Make no mistake about it. It’s not as though EPO staff isn’t aware of what’s going on. It’s mostly the media, which has been greased up by Battistelli, that remains apathetic or unwilling to cover the above scandal (or cover it poorly/improperly if it does at all). Sometimes the media just helps Battistelli defame his victim — a subject on which we might say more one day (we have some insider knowledge of how it came about).

Regarding EPO under Battistelli, one person asked yesterday: “Who is going to be stupid enough to apply for a job at these conditions?” Here is the message in full: “If I understand correctly, the President is introducing new laws meaning that if he fires me for failing to meet 15% yearly increases of examination targets, or because my husband is a patent attorney, he can prohibit me from working for 2 years, cut my pension and apparently also cut my health insurance.

“This sounds crazy when the office is announcing internally that they will recruit hundreds of examiners in the next 3 years to get rid of the backlog until 2020 (4 years). And at that point they will need hundreds of examiners less, of course. Who is going to be stupid enough to apply for a job at these conditions?

“In addition, this is not at all what the council asked. Maybe the President has a plan to destroy the EPO and replace it with a new patent system. Or maybe he is indeed crazy, I don’t know. He is not so young. In any case, what can the council really do? Can they get rid of a President in advance? Can they force him to do anything? ”

This is not compatible with European law. Battistelli “might kill the EPO in the process,” one person wrote yesterday. To quote the entire comment: “I don’t think he has a plan to replace the whole system with something else.

“He is just applying what he has learned and what has been applied to all public agencies and corporations for the last 3 decades, cost cutting at the bottom combined with bonuses for the top floors.

“He might kill the EPO in the process, but that is not very likely without political will to do so.

“He will probably do a lot of irreversible damage that will affect the whole IP profession in Europe, examiners and attorneys alike and also some applicants. After all, if filling a form is all that I need to get a patent, I certainly will consider doing that myself.”

Well, patent lawyers too increasingly realise that Battistelli is against their interests.

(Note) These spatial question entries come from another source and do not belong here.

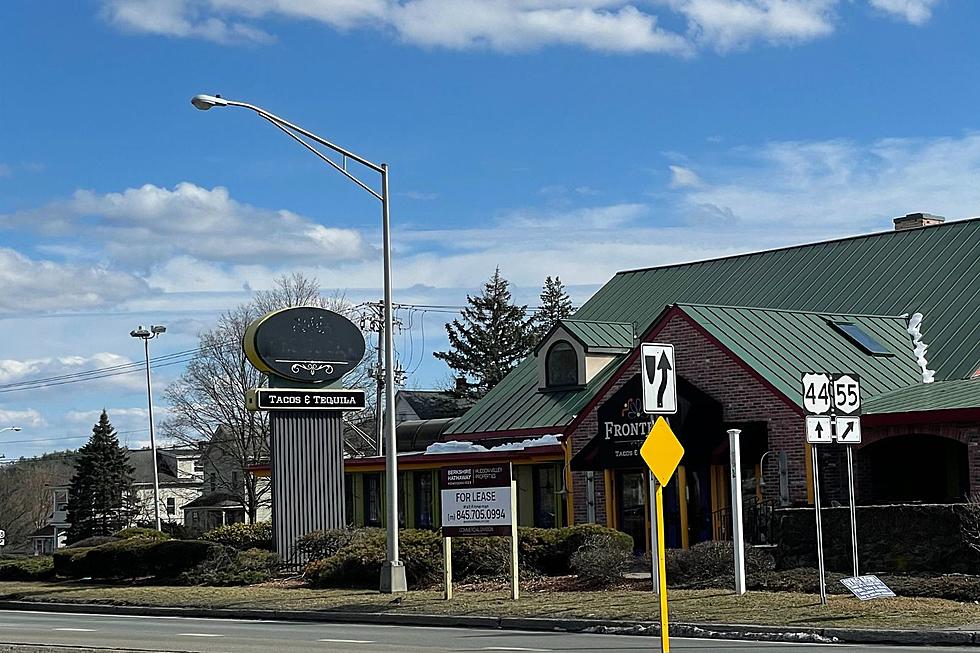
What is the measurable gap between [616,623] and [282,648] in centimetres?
487

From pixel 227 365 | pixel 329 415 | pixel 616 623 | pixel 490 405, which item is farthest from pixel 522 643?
pixel 227 365

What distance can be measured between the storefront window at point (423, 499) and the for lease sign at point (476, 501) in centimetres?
1424

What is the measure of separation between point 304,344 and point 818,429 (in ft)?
53.9

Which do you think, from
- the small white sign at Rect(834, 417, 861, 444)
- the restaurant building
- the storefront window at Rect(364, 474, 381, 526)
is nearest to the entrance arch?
the restaurant building

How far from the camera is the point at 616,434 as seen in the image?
1157 inches

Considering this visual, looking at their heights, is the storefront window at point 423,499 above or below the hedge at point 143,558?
above

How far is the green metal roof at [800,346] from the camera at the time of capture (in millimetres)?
30000

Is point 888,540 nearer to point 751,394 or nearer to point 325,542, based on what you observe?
point 751,394

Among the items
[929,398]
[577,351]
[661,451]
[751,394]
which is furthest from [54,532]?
[661,451]

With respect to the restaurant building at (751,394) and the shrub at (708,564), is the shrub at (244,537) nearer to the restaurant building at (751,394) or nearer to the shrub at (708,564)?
the restaurant building at (751,394)

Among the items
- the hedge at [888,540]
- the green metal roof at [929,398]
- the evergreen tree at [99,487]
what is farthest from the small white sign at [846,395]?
the evergreen tree at [99,487]

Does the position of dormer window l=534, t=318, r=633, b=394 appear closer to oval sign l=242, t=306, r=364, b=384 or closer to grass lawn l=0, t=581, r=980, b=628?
oval sign l=242, t=306, r=364, b=384

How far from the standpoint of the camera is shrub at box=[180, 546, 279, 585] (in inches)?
1184

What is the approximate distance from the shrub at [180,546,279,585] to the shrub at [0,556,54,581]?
6.09 m
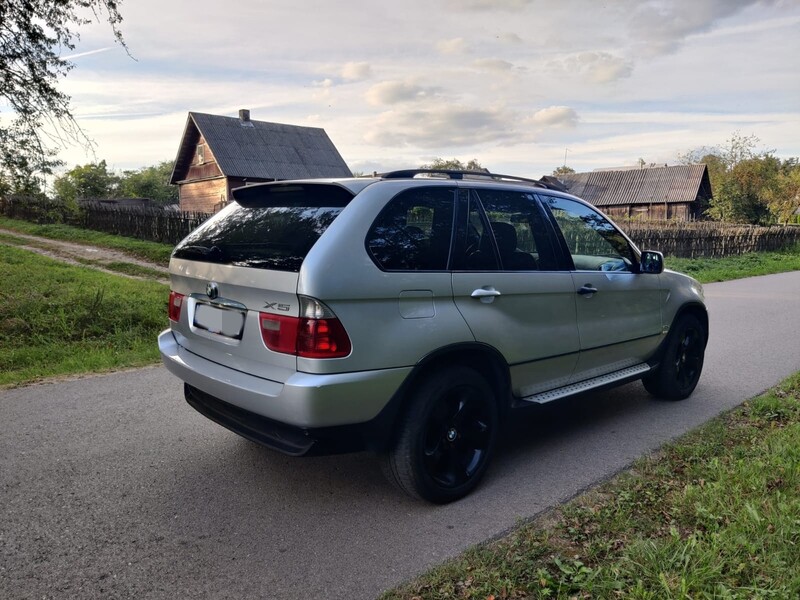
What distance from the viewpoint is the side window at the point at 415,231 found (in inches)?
122

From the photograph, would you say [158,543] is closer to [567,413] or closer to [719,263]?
[567,413]

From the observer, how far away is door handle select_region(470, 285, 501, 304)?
3398 mm

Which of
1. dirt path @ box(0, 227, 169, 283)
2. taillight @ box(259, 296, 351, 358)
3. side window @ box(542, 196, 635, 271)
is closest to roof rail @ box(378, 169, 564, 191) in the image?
side window @ box(542, 196, 635, 271)

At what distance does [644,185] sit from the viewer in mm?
52844

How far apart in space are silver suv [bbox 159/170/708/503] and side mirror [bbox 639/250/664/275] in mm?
535

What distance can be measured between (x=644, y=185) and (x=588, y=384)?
5394 cm

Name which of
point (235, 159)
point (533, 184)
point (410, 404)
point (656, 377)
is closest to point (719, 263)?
point (656, 377)

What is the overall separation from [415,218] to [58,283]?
28.9 ft

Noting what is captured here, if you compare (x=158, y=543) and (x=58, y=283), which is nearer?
(x=158, y=543)

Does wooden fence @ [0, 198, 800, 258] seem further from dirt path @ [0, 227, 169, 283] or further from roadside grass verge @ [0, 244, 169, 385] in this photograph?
roadside grass verge @ [0, 244, 169, 385]

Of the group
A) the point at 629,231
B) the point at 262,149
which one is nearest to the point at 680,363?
the point at 629,231

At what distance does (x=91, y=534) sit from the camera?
2.96 metres

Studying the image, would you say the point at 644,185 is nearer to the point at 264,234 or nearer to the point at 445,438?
the point at 445,438

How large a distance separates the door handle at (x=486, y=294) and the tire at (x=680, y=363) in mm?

We couldn’t help but notice someone still responding to provocative comments if not trolling (which we prefer to altogether ignore and skip). The term “team Battistelli” seems to have been adopted there (it was coined by Techrights). Remember that Battistelli leaving would not be enough as his circle of entryism (i.e. Team Battistelli) now poisons the EPO’s management as a whole. Battistelli has surrounded himself with people as abusive as himself, or at least loyal enough to cover up his abuses.